明確なコミュニケーション:特許権者は、ライセンシーや潜在的な侵害者に対し、自社の権利行使意図について明確にコミュニケーションを取ることが重要です。
協力関係の管理:被疑侵害者との協力関係がある場合、その関係が将来の権利行使に与える影響を慎重に検討する必要があります。
証拠収集と証言準備の重要性
本判決は、証拠収集と証言準備の重要性を改めて浮き彫りにしました。特に、企業の意思決定過程に関する証拠は、衡平法上の禁反言抗弁の成否を左右する決定的な要素となります。
法務部門は、重要なビジネス判断に際して、その決定過程を詳細に記録し、将来の訴訟に備える必要があります。また、証人となる可能性のある経営陣や技術者に対し、適切な証言準備を行うことが極めて重要です。
まとめ
Fraunhofer v. Sirius XM判決は、衡平法上の禁反言抗弁における信頼要件の立証基準について重要な指針を示しました。連邦巡回控訴裁判所は、単なるビジネス上の実用主義では信頼要件を満たさないという明確な判断基準を確立し、被疑侵害者は特許権者の行為を実際に「考慮」し、その考慮が意思決定に「影響」を与えたことを立証する必要があることを明確にしました。
この判決は、SCA Hygiene判決以降、重要性を増している衡平法上の禁反言抗弁の成立要件を厳格に解釈するものであり、実務家にとって極めて重要な意義を持ちます。
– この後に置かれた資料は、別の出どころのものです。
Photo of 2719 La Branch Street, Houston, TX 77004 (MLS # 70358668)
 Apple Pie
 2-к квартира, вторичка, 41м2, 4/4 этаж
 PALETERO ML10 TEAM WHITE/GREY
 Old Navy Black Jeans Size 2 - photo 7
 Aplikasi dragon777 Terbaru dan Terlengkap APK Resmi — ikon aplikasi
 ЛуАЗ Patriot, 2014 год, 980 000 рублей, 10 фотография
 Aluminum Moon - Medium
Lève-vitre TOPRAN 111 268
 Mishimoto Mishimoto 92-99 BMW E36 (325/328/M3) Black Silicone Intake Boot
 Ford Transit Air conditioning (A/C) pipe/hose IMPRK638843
被疑侵害者側は、より厳格な立証基準に対応した証拠収集と証言準備が必要となり、特許権者側は早期の権利行使と明確なコミュニケーションの重要性を再認識する必要があります。
今後の実務においては、企業の意思決定過程の文書化と、証人の適切な準備が衡平法上の禁反言抗弁の成否を左右する決定的な要素となるでしょう。本判決が示した厳格な基準は、特許訴訟実務に長期的な影響を与えることが予想されます。